Exercise brief:
Print, in exact form, the lines below from the one containing "investing directly in the stock market." through the one containing "Life Cycle Planning", and omit all others.

Provided data:

+++

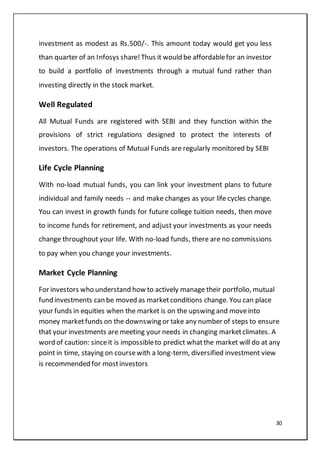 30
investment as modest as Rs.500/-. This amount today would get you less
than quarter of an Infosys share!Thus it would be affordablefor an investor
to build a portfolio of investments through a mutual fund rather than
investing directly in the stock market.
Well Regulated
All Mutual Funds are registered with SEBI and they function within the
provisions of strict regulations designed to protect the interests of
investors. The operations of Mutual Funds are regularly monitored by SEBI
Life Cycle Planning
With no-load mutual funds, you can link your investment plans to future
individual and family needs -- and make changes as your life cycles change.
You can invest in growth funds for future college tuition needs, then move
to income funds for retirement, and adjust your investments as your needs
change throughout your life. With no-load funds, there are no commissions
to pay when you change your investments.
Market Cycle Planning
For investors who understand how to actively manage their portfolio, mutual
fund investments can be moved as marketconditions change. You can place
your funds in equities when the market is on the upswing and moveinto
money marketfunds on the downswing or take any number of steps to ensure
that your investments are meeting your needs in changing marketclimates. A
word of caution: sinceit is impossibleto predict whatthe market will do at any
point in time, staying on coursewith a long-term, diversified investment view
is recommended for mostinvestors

+++

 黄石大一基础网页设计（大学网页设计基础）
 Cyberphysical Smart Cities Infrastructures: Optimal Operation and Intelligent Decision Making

+++

Result for this task:
investing directly in the stock market.
Well Regulated
All Mutual Funds are registered with SEBI and they function within the
provisions of strict regulations designed to protect the interests of
investors. The operations of Mutual Funds are regularly monitored by SEBI
Life Cycle Planning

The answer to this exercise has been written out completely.